La surcharge, mal chronique des baleinières

Selon plusieurs témoins recueillis sur les lieux, l’accostage fatal aurait été provoqué par une surcharge manifeste. L’embarcation croulait sous les voyageurs et leurs affaires, auxquels s’ajoutaient des riverains rentrant des champs de Djaka (adiac-congo.com).

Le convoi aurait quitté Pokola sans manifeste, ce registre qui recense passagers et marchandises. Sans lui, nul ne pouvait mesurer la charge réelle ni établir aujourd’hui, avec certitude, le nombre exact des personnes portées disparues (ACI).

Des gilets de sauvetage introuvables sur la rivière

Un riverain a dénoncé « le manque des gilets de sauvetage lors de la traversée ». Sur ces eaux, baleinières, barges et pirogues motorisées circulent trop souvent sans le moindre équipement de flottaison, exposant chaque passager au pire (adiac-congo.com).

Ces défaillances ne datent pas d’hier. D’un port à l’autre, l’insuffisance du contrôle réglementaire du transport entre les villes transforme chaque traversée en pari. Les riverains réclament depuis longtemps des règles claires entre Ouesso et Pokola (adiac-congo.com).

Le bilan est lourd. Vox Congo fait état de trois morts, quand les autorités n’avaient d’abord livré aucun chiffre officiel. Les opérations de recherche se poursuivent pour retrouver celles et ceux qui manquent encore à l’appel (Vox Congo, adiac-congo.com, ACI).
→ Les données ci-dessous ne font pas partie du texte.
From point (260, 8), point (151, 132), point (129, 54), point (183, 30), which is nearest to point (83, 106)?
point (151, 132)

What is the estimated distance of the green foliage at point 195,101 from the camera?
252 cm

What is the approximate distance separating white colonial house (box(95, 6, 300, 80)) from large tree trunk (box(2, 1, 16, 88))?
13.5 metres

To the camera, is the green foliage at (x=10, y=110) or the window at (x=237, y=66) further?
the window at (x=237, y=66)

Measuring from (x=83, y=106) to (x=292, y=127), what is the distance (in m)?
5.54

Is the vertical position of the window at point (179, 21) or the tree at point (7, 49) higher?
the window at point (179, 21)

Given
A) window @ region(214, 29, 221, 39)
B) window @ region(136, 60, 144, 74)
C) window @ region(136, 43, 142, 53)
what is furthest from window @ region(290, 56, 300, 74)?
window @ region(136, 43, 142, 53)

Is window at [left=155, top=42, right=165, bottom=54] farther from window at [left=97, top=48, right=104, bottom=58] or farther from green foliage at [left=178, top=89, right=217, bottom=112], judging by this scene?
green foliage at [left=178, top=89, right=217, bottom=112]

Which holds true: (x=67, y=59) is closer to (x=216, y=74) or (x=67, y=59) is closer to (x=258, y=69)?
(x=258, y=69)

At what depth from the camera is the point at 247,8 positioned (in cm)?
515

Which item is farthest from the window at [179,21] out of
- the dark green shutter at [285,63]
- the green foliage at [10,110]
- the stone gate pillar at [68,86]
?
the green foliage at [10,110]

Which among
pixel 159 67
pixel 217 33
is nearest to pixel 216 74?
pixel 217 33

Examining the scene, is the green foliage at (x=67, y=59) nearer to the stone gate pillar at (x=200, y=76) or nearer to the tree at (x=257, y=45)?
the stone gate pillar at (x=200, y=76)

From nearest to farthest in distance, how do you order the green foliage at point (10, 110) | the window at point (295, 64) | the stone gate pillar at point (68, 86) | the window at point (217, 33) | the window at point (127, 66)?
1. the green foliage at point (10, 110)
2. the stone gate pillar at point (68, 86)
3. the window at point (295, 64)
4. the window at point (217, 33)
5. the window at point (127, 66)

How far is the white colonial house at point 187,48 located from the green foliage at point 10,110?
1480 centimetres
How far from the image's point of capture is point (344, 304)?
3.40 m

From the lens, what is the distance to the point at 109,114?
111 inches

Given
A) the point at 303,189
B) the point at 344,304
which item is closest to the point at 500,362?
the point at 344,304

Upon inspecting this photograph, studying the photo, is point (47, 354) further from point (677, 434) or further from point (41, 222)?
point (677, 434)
Les autorités au chevet des rescapés d’Ouesso

Le 14 juillet, le préfet de la Sangha, Edouard Denis Okouya, s’est rendu à l’hôpital général de Ouesso pour s’enquérir de l’état des rescapés. Il était accompagné des maires d’Ouesso et de Pokola, Armel Sidobet Gah et Grégoire Hadjinsy Kouffa (ACI).

La délégation a ensuite gagné le port de Ouesso, où elle a réconforté les familles éprouvées. Elle a salué l’engagement de la Marine, de Diginaf et des sapeurs-pompiers, dont les équipes ont porté secours aux naufragés en détresse (ACI).

La Sangha, colonne vertébrale d’un Congo forestier

Ce drame rappelle combien la rivière demeure une artère vitale. Là où les routes manquent ou se dégradent, l’eau devient le principal trait d’union. La baleinière y fait office d’autobus flottant pour rejoindre marchés, champs et lieux de culte.

Cette dépendance a son revers. Plus le cours d’eau porte de vies, plus l’absence de règles se paie cher. Le naufrage d’Ouesso illustre ce paradoxe d’une rivière à la fois généreuse et redoutable pour ceux qui l’empruntent chaque jour.

Réguler la navigation, protéger une rivière nourricière

Les habitants réclament désormais un véritable contrôle réglementaire du transport fluvial. Gilets obligatoires, manifeste systématique, limitation des charges : autant de garde-fous attendus pour que la Sangha cesse d’endeuiller les communautés riveraines (adiac-congo.com).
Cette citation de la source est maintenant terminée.